§ PROBLEM TO SOLVE
Copy the items from the line containing "How far from the point" through the line containing "6.96 metres", inclusive, swapping "camera" for "viewer" and leaving everything else unchanged. Give only those lines.

** Start **

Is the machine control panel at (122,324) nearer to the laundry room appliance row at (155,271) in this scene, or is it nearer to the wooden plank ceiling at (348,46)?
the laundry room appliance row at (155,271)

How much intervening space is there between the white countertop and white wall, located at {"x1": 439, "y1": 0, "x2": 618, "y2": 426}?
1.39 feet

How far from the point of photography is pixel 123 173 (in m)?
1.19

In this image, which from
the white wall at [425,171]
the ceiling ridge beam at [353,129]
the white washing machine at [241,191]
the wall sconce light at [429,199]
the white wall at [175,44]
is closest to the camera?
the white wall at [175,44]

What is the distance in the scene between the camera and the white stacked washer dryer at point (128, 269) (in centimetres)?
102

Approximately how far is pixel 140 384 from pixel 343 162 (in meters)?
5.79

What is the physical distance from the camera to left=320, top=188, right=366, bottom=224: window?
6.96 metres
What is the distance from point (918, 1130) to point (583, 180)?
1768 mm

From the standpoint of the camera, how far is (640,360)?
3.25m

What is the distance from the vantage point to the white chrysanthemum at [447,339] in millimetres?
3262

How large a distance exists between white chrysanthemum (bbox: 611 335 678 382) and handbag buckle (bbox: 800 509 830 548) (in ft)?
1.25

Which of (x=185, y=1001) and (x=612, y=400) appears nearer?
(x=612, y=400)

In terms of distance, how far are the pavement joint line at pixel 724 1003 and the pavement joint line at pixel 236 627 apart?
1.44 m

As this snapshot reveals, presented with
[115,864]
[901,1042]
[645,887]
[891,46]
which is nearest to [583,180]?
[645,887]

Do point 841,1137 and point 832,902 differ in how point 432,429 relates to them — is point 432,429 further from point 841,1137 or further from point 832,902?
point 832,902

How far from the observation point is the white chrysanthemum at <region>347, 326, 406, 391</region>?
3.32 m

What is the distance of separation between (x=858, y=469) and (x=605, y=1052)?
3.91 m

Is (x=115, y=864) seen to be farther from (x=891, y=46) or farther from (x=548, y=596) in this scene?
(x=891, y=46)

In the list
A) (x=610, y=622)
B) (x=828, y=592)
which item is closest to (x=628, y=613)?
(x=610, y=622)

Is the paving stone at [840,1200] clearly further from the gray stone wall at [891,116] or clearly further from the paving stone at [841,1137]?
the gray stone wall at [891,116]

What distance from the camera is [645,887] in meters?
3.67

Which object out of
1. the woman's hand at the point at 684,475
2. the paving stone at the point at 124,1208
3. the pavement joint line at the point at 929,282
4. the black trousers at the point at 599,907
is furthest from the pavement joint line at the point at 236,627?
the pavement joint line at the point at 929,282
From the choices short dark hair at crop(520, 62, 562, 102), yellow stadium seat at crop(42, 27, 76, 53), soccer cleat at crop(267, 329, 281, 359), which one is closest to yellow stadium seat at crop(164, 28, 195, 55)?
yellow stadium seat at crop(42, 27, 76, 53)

** End **

§ FINISHED EXERCISE
How far from the point of photography is pixel 123 173 (in m)?
1.19

In this image, which from
the white wall at [425,171]
the ceiling ridge beam at [353,129]
the white washing machine at [241,191]
the wall sconce light at [429,199]
the white wall at [175,44]
is closest to the viewer?
the white wall at [175,44]

What is the distance in the scene between the viewer and the white stacked washer dryer at point (128, 269) (in centimetres)?
102

Approximately how far is pixel 140 384 from pixel 343 162 (in meters)?
5.79

What is the physical distance from the viewer to left=320, top=188, right=366, bottom=224: window?
6.96 metres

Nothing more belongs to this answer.